Passage provided:
□ □ □ □ □

The distortion is also uneven, which is the sneaky part: work that lands in a status on Tuesday is measured honestly, work that lands on Friday is penalized. Same team, same diligence, different numbers — purely by the day of the week the transition happened.
Timezones: whose 9-to-5 is it?
The moment you count working hours you have to answer a second question: working hours where? A 9-to-5 window without a timezone is meaningless, and for distributed teams the wrong timezone quietly shifts every measurement by hours in one direction.
Business-hours counting in Time in Status is timezone-aware: you configure the timezone the working window applies to, and the clock advances during those hours regardless of where any individual viewer sits. The practical advice is boring and effective — pick the timezone where the measured work actually happens (usually where the reviewers or the bulk of the team sit), write it down next to your threshold policy, and resist per-person cleverness. One clock, applied consistently, beats a perfect clock nobody can reason about.
Enabling business hours in Time in Status
The counting mode lives in the app's settings, alongside the per-status thresholds. Setup takes a few minutes:

- Switch the counting mode from calendar to business hours and confirm the timezone. The option is timezone-aware, so the working window means your team's working window.
- Review your thresholds. Statuses are picked from your project's real workflow — live from Jira, not typed by hand — and each gets its own threshold. Values keep their meaning but change their strictness: "2 days" now means two working days, so a threshold you padded to survive weekends can usually be tightened.
- Keep the at-risk buffer. The at-risk percentage flags issues approaching their threshold; with the weekend noise gone, that early-warning lane becomes trustworthy instead of just early.

□ □ □ □ □

What you need to do:
1: Write out the passage on business-hours counting from "The moment you" to "can reason about.".
2: Summarize the passage on business-hours counting in two sentences.
3: Recast the paragraph of the passage on business-hours counting that begins "Business-hours counting in Time in Status is timezone-aware" as a bulleted list that keeps its main facts.

Dataset content:
□ □ □ □ □

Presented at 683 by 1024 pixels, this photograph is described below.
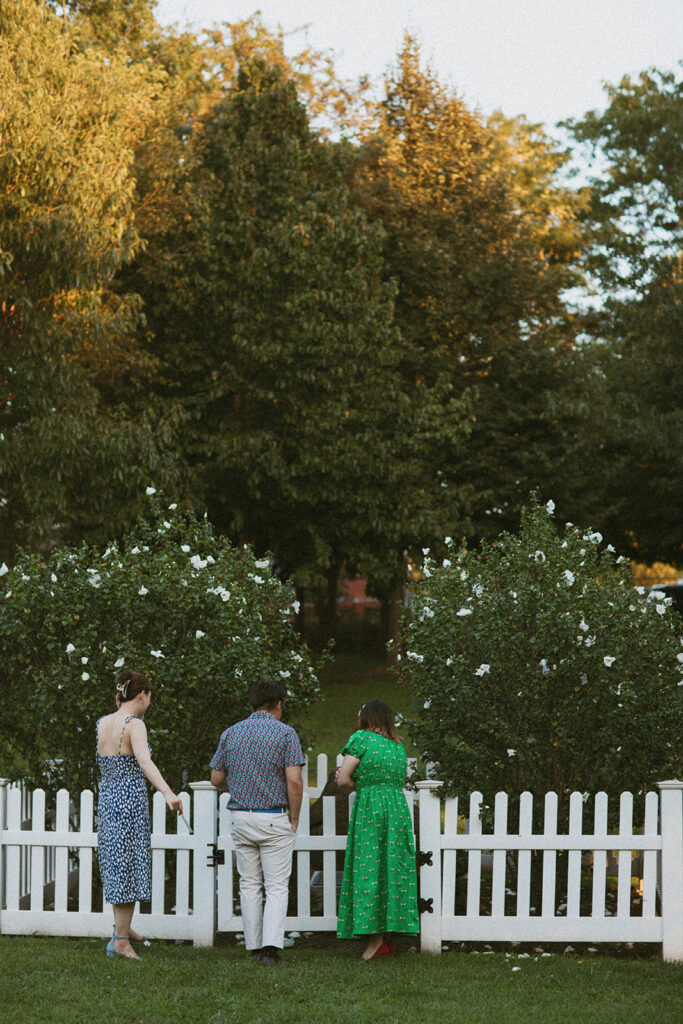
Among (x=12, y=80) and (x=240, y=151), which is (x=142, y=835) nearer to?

□ □ □ □ □

Responses per task:
1:
The moment you count working hours you have to answer a second question: working hours where? A 9-to-5 window without a timezone is meaningless, and for distributed teams the wrong timezone quietly shifts every measurement by hours in one direction.
Business-hours counting in Time in Status is timezone-aware: you configure the timezone the working window applies to, and the clock advances during those hours regardless of where any individual viewer sits. The practical advice is boring and effective — pick the timezone where the measured work actually happens (usually where the reviewers or the bulk of the team sit), write it down next to your threshold policy, and resist per-person cleverness. One clock, applied consistently, beats a perfect clock nobody can reason about.

2: Counting working hours requires choosing a timezone, because a 9-to-5 window without one is meaningless and the wrong timezone shifts every measurement for distributed teams. Time in Status counts business hours in a configured timezone, and enabling this means switching the counting mode from calendar to business hours, confirming the timezone, reviewing the per-status thresholds and keeping the at-risk buffer.

3:
- Business-hours counting in Time in Status is timezone-aware. The working window applies to a configured timezone, and the clock advances during those hours regardless of where any viewer sits.
- Choose the timezone where the measured work actually happens, usually where the reviewers or most of the team sit.
- Record that timezone next to the threshold policy.
- Avoid per-person cleverness, because one clock applied consistently beats a perfect clock nobody can reason about.